Jim Rohn famously coined this term after a research study based on the law of averages. "When it comes to relationships, we are greatly influenced - whether we like it or not - by those closest to us. It affects our way of thinking, our self-esteem, and our decisions.
Of course, everyone is their own person, but research has shown that we're more affected by our environment than we think. While it's ideal to be closely surrounded by positive, supportive people who want you to succeed, it's also necessary to have your critics." (Aimee Groth on business insider) Negative feedback, while delivered in a constructive manner can help facilitate the fastest growth you've ever had.
Have you ever really stopped to REALLY evaluate your 5?
I urge you to grab your journal and a pen and do this exercise with me.
1. List the 5 people you speak or interact with the most. If you're really having trouble...look at your last 5 phone calls, text messages, who you sent meme's to on social media, etc. (Don't get caught up on your phone or IG, come right back here because THIS IS IMPORTANT).
2. Do these 5 people bring you up or down energetically? You know when you leave a convo and either feel totally drained or completely motivated or uplifted. Write an arrow up or down next to each person.
2. Are these "yes" people? The type who will only tell you what you want to hear or do they challenge you to think differently or bigger? Arrow time - make an arrow up if they challenge you to think bigger, make an arrow down if they "yes man" you.
3. Do these people have equal habits to you? Are you around smokers, drinkers, gossipers, (mark an arrow down) or are you around people who focus on health, wellness, and positivity (mark an arrow up.)
Now, really look at your list. Are there more arrows up or down? Your answers are right in front of you whether or not your immediate circle needs some up-leveling. This is in no way a judgment of the people in your life. You are not better nor less than them. This is truly just blunt awareness and inventory of your surroundings.
If you've found that your people tend to be on the bring you down list, we don't suggest ditching these people, but rather going one of two ways.
1. You extend them an invitation to up-level. Invite that person on a walk, to a workshop or to read a book along with you. If they are eager to join, you know they too are seeking growth and will be open to the scenario.

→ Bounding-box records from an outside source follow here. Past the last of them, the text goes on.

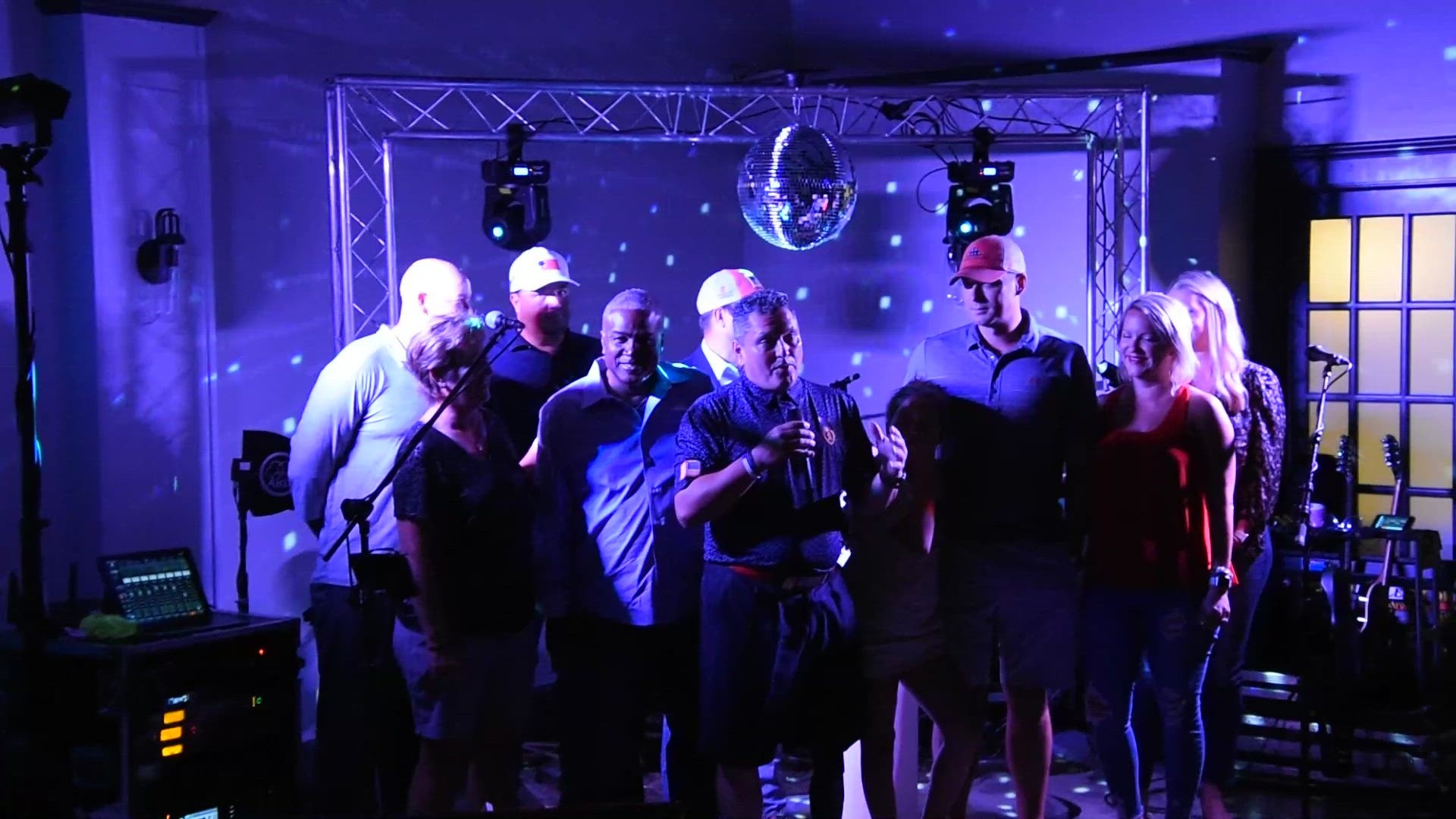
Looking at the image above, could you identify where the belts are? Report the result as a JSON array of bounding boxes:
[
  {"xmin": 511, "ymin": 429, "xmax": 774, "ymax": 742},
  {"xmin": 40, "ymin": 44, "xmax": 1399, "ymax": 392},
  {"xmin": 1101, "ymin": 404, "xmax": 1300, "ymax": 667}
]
[{"xmin": 728, "ymin": 562, "xmax": 837, "ymax": 592}]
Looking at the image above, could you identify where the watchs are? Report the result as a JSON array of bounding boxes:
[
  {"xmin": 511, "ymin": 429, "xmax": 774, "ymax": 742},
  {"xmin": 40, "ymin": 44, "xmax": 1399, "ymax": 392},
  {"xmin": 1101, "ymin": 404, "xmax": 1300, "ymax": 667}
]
[{"xmin": 1209, "ymin": 575, "xmax": 1232, "ymax": 589}]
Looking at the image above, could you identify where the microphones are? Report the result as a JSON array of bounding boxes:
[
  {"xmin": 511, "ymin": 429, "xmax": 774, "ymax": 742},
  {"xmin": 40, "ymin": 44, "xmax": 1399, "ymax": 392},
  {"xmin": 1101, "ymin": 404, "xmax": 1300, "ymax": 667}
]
[
  {"xmin": 1305, "ymin": 344, "xmax": 1349, "ymax": 366},
  {"xmin": 829, "ymin": 373, "xmax": 862, "ymax": 389},
  {"xmin": 485, "ymin": 309, "xmax": 526, "ymax": 331}
]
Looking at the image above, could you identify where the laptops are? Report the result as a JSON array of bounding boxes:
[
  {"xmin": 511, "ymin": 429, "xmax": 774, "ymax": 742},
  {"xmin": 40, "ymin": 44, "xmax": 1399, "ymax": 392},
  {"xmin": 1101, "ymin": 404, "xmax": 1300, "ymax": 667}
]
[{"xmin": 97, "ymin": 547, "xmax": 249, "ymax": 640}]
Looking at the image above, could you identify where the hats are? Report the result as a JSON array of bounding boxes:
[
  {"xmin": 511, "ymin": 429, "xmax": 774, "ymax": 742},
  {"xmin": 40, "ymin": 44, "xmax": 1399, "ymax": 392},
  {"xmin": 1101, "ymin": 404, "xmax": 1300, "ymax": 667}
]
[
  {"xmin": 695, "ymin": 268, "xmax": 764, "ymax": 315},
  {"xmin": 508, "ymin": 246, "xmax": 581, "ymax": 292},
  {"xmin": 948, "ymin": 235, "xmax": 1026, "ymax": 287}
]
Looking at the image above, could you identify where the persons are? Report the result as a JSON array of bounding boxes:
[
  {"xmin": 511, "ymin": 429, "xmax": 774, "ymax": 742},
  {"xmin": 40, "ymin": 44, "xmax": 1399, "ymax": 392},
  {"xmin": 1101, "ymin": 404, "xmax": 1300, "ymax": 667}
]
[
  {"xmin": 640, "ymin": 269, "xmax": 766, "ymax": 819},
  {"xmin": 808, "ymin": 377, "xmax": 982, "ymax": 819},
  {"xmin": 531, "ymin": 289, "xmax": 691, "ymax": 819},
  {"xmin": 482, "ymin": 244, "xmax": 604, "ymax": 714},
  {"xmin": 287, "ymin": 256, "xmax": 474, "ymax": 819},
  {"xmin": 904, "ymin": 235, "xmax": 1097, "ymax": 819},
  {"xmin": 1093, "ymin": 293, "xmax": 1239, "ymax": 819},
  {"xmin": 674, "ymin": 290, "xmax": 908, "ymax": 819},
  {"xmin": 391, "ymin": 315, "xmax": 529, "ymax": 819},
  {"xmin": 1133, "ymin": 271, "xmax": 1287, "ymax": 819}
]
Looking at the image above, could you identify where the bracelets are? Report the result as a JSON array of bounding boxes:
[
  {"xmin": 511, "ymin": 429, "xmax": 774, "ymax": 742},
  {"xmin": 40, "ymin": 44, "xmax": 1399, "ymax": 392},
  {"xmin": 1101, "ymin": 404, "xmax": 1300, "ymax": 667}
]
[
  {"xmin": 427, "ymin": 642, "xmax": 441, "ymax": 652},
  {"xmin": 1215, "ymin": 566, "xmax": 1233, "ymax": 577},
  {"xmin": 1234, "ymin": 529, "xmax": 1248, "ymax": 545},
  {"xmin": 741, "ymin": 451, "xmax": 760, "ymax": 480},
  {"xmin": 878, "ymin": 460, "xmax": 907, "ymax": 488}
]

2. If there is no way in hell this person will budge outside of their comfort zone, you may need to create a little bit of distance so that you can open that spot up to someone who inspires you, up-levels you, and essentially expands you. You're not cutting the person out, just creating one small boundary at whatever pace you feel necessary. If it's a 'ready to cut this person out' type of situation, my hope is that you have that hard conversation and explain why you need some distance.
Could you imagine how powerful your circle of 5 could be if they were all putting their mind, body & growth in the forefront of their non-negotiable list?
Every group needs a leader and that could be you, paving the way to shake your group up a bit by getting them to recognize that health is EVERYTHING. This is the direction you are going and you are inviting them along on your ride.
If you want to go out on a limb and create a new 5, we challenge you to reach out to those who inspire you and invite them into your environment or see if you can join them in thiers. This will be an avenue to get to know a few like-minded people better and collectively work towards growth. Awkward, maybe. Worth it, yes!